Chuan Hao

ML titanic dataset

This was a beginner project/dataset I found on Kaggle to practice my skills in Data science and machine learning in python. The libraries used were, sciPy and sci-kit learn.

Introduction

I got interested in data science and machine learning after tinkering around with python for a bit. This was as I wanted to combine my interest in mathematics and programming into one. After looking around, I found that kaggle was a good place to start learning machine learning and data science.

Screenshot of the titanic dataset on kaggle
Figure 1: Screenshot of the titanic dataset on kaggle

Where it began

After finishing the basic tutorials for machine learning and data science on kaggle, I wanted to try my hands on an actual dataset and project. This was when I stumbled onto the Titanic dataset where it was not only suited for beginners but also had some tutorials made by other people. This gave me the idea to try the project on my own before I looked at other people's tutorial/solution. This way I was able to experience the project on my own, while still easy access to help if I get stuck. The goal of the dataset was to use some features that the passengers had, and use them to predict the survival rate of the passenger.

Process

This section will be a summary of the thought process I had while attempting this project. As I was still relatively new to the libraries, I had to check the documentation of specific methods multiple times. Also, I may not always use the most efficient way to perform some operations and thus I apologise for this.

Screenshot of data summarised in pandas
Figure 2: Screenshot of data summarised in pandas

Data Science/Analysis

I encountered a few problems while trying to analyse the dataset. This was as I still did not know how to properly visualise the correlation of particular features in the dataset. I also did not know what was the 'right' way to clean up missing data in datasets yet. However, in the end, I decided to use the median average as a way to fill gaps in my data. In addition, I picked out some features that I felt had a strong correlation with the survivability of the passenger.

Figure 3: Screenshot of the class code for the ML models

Machine Learning

I decided to use a class in python to somewhat automate the process of trying out different models from sci-kit learn. Such models include random tree classifiers, logistical regression and the K nearest neighbours. The class would split the training dataset into train, test and validate datasets. Using these datasets, I would try out different combination of models and hyperparameters to try and get the best results.

Conclusion

All in all, I learnt a lot about machine learning and data science from this project. With the knowledge I gained through this project I am actually attempting another dataset on kaggle, this time with much more data and features, so you can expect that project to be up here soon.

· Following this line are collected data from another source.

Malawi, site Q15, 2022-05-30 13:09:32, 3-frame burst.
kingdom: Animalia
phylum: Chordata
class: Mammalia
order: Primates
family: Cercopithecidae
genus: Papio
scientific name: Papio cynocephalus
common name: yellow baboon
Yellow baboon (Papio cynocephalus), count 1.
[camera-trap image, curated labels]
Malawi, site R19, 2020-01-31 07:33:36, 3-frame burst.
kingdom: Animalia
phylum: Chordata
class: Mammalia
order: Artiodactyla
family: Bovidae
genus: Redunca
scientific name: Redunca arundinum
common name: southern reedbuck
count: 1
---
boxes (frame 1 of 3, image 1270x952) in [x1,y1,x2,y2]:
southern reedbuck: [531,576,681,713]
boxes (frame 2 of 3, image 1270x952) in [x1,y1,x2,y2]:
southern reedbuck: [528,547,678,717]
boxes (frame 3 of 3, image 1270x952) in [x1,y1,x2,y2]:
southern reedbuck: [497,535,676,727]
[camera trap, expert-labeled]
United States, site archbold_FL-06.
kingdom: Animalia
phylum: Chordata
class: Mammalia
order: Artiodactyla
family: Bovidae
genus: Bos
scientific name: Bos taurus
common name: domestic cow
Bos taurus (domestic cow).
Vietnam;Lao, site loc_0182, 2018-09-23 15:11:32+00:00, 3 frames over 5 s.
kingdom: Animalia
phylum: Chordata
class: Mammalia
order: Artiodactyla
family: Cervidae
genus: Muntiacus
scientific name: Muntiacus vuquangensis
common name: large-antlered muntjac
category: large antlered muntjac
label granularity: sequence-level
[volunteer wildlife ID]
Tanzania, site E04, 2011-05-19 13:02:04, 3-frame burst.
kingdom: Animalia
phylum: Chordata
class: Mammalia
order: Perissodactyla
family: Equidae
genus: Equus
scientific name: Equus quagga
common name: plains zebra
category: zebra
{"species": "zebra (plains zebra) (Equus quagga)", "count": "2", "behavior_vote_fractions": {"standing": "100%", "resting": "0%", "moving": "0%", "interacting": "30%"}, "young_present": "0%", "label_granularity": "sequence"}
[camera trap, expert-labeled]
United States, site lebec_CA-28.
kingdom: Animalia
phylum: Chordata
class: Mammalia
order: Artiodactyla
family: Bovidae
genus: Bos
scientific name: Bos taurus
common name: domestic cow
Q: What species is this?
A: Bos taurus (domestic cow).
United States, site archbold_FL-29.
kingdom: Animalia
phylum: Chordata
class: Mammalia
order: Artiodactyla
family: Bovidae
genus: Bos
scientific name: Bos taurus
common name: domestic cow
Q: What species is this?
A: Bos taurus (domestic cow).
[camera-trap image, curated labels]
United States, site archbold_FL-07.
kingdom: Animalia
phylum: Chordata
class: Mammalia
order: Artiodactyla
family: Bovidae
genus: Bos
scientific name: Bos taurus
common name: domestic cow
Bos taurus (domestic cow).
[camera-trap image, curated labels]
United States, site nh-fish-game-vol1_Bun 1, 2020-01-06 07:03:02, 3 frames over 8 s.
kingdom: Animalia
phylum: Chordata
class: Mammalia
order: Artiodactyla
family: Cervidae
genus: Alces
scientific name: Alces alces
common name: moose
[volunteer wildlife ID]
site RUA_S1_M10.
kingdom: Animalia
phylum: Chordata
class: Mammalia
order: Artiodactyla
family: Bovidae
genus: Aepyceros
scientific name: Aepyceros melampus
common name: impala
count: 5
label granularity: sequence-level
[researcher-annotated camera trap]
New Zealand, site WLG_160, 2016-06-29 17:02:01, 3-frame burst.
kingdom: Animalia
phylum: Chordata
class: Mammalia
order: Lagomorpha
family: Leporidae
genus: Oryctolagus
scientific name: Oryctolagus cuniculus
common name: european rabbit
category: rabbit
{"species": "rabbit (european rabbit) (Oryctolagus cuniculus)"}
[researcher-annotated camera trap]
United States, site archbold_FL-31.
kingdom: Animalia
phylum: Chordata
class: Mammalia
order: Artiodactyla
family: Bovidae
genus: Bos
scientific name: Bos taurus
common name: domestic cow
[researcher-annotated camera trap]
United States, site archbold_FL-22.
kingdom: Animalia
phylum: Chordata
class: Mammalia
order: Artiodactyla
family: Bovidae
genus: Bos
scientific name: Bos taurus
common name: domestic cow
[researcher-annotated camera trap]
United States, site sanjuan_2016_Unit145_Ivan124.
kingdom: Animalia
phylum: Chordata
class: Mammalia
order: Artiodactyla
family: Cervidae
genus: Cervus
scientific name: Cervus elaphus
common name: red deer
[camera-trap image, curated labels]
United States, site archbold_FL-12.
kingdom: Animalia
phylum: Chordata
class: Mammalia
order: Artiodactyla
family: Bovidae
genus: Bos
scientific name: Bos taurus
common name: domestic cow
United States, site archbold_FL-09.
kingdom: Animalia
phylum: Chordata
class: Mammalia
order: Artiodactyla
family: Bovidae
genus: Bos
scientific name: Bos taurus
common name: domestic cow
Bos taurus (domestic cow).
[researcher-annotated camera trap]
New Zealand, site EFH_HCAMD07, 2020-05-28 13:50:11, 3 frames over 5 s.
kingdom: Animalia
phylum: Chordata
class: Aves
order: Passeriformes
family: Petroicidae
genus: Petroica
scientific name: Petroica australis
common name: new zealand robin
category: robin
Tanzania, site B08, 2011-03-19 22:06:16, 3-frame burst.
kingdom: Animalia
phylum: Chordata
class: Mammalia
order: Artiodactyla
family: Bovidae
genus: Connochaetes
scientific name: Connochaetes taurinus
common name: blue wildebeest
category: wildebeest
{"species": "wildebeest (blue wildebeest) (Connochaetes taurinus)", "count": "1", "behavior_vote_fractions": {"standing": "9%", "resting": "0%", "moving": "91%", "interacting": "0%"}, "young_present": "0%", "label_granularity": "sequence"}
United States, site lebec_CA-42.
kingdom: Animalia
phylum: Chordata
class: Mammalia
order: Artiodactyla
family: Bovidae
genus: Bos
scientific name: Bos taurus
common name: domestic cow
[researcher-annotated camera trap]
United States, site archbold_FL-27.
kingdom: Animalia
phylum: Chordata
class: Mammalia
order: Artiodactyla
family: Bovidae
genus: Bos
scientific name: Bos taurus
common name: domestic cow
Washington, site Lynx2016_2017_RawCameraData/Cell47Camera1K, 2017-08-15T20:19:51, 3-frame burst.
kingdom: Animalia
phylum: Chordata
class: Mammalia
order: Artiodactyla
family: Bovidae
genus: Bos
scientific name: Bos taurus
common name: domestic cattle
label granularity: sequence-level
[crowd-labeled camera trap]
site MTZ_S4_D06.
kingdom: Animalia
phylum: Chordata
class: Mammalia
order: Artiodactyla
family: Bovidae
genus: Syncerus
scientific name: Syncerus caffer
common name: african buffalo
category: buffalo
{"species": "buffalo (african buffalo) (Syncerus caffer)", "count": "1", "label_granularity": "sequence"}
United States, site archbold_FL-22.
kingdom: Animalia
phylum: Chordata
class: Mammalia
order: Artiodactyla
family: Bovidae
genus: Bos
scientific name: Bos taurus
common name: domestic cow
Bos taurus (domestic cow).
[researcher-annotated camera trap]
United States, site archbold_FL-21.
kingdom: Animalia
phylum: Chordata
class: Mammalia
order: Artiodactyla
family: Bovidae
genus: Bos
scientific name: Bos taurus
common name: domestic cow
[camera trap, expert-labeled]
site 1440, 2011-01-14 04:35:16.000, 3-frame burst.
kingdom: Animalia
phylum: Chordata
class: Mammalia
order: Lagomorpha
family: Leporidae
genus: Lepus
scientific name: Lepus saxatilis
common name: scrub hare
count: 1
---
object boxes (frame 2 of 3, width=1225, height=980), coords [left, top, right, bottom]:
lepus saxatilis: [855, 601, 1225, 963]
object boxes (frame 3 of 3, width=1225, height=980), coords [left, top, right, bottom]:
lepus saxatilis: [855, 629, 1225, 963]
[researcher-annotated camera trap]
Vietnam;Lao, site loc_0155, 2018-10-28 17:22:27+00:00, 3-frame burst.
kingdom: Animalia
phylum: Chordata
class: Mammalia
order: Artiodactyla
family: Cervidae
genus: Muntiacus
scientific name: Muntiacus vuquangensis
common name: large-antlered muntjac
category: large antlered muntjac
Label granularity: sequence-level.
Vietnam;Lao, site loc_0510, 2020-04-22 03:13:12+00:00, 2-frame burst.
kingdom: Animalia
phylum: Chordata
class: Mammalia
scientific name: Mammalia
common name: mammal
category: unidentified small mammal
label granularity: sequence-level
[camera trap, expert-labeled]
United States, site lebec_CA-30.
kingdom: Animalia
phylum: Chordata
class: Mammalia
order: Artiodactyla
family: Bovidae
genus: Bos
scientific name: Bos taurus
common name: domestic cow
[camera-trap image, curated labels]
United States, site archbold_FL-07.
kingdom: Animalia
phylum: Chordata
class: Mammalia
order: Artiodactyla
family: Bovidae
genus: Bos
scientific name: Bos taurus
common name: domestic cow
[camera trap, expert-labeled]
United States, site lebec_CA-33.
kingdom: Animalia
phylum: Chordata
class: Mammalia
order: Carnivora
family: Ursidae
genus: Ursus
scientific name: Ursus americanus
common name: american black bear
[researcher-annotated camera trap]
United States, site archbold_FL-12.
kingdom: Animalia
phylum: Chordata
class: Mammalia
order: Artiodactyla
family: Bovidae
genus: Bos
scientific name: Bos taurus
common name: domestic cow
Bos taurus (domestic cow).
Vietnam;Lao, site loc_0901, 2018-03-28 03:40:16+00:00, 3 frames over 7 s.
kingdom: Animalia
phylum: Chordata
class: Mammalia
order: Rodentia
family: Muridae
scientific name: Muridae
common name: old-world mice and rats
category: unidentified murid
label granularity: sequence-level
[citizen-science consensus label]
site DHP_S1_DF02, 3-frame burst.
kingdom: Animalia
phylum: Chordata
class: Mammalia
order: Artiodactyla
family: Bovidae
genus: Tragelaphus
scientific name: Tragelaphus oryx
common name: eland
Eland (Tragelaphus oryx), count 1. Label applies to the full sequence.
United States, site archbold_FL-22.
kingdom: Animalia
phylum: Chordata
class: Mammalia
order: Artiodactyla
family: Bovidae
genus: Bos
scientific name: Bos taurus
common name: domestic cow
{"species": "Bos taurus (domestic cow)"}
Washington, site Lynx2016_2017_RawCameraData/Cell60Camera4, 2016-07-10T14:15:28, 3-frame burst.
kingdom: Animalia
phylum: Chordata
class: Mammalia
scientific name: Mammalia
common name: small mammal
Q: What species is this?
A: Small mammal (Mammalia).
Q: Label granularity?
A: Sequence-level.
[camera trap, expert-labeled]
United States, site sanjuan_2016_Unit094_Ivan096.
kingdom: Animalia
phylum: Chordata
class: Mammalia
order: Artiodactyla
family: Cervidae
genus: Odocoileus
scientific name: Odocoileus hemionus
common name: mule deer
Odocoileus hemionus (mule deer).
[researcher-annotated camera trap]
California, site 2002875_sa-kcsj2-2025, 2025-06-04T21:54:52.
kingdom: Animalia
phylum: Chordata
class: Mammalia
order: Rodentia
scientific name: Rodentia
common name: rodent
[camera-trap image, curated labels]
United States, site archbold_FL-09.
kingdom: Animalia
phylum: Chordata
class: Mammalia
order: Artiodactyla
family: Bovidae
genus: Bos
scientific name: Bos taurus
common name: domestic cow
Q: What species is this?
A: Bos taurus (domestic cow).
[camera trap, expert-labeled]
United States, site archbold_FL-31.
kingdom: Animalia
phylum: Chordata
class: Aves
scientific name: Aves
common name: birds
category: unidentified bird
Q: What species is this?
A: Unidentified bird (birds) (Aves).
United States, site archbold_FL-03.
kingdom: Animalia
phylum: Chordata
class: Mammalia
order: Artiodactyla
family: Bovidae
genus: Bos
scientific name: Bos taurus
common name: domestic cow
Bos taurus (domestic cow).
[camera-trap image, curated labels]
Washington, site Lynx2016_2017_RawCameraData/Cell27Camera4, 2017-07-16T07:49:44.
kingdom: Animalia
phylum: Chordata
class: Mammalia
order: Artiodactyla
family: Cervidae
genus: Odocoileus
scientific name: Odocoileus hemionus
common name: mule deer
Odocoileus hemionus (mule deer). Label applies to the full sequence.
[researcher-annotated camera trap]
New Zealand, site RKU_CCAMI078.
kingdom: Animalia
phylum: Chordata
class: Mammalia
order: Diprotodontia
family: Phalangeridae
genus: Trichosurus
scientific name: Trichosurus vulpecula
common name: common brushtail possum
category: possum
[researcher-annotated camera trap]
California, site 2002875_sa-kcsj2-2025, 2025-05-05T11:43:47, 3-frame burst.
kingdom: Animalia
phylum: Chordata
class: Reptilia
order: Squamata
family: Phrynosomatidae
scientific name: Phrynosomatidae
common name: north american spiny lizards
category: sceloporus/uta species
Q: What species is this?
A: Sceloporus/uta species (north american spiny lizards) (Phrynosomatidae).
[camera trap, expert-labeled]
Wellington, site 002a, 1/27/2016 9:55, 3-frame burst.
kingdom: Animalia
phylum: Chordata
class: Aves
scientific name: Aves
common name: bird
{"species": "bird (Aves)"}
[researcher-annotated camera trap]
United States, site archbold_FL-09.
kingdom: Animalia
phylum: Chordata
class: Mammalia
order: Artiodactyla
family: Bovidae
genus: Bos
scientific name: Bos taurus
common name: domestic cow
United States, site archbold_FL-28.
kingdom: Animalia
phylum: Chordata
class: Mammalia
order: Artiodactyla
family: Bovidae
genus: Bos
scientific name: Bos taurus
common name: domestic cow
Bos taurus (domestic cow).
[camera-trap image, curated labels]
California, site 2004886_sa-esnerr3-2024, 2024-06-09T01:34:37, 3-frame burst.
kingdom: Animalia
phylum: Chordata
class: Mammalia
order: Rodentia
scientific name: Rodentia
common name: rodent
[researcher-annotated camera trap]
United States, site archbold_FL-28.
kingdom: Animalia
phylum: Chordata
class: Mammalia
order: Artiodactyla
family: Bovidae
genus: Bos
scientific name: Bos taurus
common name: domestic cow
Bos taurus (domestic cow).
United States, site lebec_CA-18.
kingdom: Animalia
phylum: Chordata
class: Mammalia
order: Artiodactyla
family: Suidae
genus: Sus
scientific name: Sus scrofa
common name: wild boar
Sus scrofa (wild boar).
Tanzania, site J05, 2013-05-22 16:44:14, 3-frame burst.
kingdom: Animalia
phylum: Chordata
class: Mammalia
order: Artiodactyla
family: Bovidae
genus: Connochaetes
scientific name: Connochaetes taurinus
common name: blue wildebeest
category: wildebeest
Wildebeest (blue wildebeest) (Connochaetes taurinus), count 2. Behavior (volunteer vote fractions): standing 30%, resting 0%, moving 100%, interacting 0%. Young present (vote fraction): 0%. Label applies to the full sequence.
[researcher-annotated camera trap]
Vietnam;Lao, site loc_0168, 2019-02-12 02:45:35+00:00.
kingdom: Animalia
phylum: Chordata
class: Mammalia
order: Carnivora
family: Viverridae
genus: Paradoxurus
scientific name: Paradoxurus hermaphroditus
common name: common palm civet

Figure 4: Screenshot of my position on the kaggle leaderboard

What I learnt

Through the whole project, I have learnt how to visualise data using the libraries seaborn and matplotlib to get a better understanding of trends in data. I have also learnt how to manipulate and work with data through the libraries numPy and pandas. Lastly, I have learnt how to generate, train and validate models in sci-kit learn modules.

Figure 5: Screenshot of the accuracy of my submissions into kaggle

Finished product

In the end, I managed to get a 79% accuracy on my predictions which was much better than my expectations. This project has made me have a much better appreciation for the intricacies in dealing with data and trying to predict the future using this data. I am now even more interested in this field of data science and artificial intelligence and would probably continue to try out more things in this field.